Новеллы | страница 25



Лицо ее разгорячилось, голова чуть поникла, и дурманные, легкие шорохи вырывались из груди, чтобы стать шелковыми крыльями… Пробило полночь.

Колокольный звон, словно ветерок, всколыхнул волшебные крылья Анны, они приподымают ее над землей, чтобы она могла сдвинуться с места.

Ибо там, у топки, кроваво-красной лампой горит голая грудь кочегара, голова его, шипя и дымя, пылает перед Анной, девушкой-бабочкой, которая, вздохнув, кивает:

— Летит маленький жучок, летит на свет лампы…

Кочегар закрыл дверь, обнял Анну, и все стало тьмой.

Мальчик-ученик, весь дрожа, подкрался к кочегарке и остановился перед закрытой дверью.

— Анна, ты здесь? Ты здесь, Анна?

Он открыл дверь. Рыжее пламя сочилось на переплетшихся в объятии Анну и кочегара.

Мальчик глядел во все глаза, потом встрепенулся, схватил лопату, глубоко всунул ее в недра топки.

И, очумелый, метнул на обнявшуюся пару раскаленный угольный жар.

Красный, сверкающий, искрящийся ливень обрушился на обнаженных и обжег их. Затем скатился, иссяк.

Обнявшиеся засверкали крошечными язычками пламени, засветились и, крича, вскочили на ноги.

Они метнулись к двери, и в голые спины вновь полетел трескучий жар.

На их вопли сбежались красильщики, девочки, мастер.

Поднялся крик, все стали как вкопанные. Мастер в дверях крикнул:

— Содом и Гоморра! Огненный дождь!

И все, визжа, в голос закричали:

— Эй, брось лопату!..

Снаружи доносились стоны кочегара, плач Анны. Мальчик-ученик стоял-стоял и тоже заплакал. Красильщики, яростно топая ногами, придвинулись к нему.

— Бездельник, сдавайся!

Но мальчик-ученик с полной лопатой жара лишь отступил назад.

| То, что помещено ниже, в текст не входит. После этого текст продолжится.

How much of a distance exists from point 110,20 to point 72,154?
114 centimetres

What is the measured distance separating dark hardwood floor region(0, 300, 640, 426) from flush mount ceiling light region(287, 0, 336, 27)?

Жар все еще рассыпался искрами на лопате, красильщики остолбенело смотрели на алые жемчужины.

Снаружи было тихо. Ослепительный снег беззвучно чиркал по звездам, дающим тепло без огня. Вдали виднелись заснеженные горные вершины, и ветерок едва слышным, потрескивающим бичом сгонял с них лунный свет.


1929


Перевод В. Смирнова.

ТИШИНА

В то волшебное время я жил грезами о всемогущем огне моих глаз. Словно сияние солнца и лунный свет, освещали они чудесный мир моих пронизанных тайной стихов. Взгляну — и свет заливает поля, сомкну ресницы — наступает ночь.

Потом, много позже, огонь этот заволокла дымка; я был уже не так смел в моих странствиях по миру мечтаний, я стал искать во всем глубину, хотел докопаться до самого дна. Мысль моя улетала иной раз так далеко от реальной жизни и бродила в таких глубинах, что мне казалось, я умираю.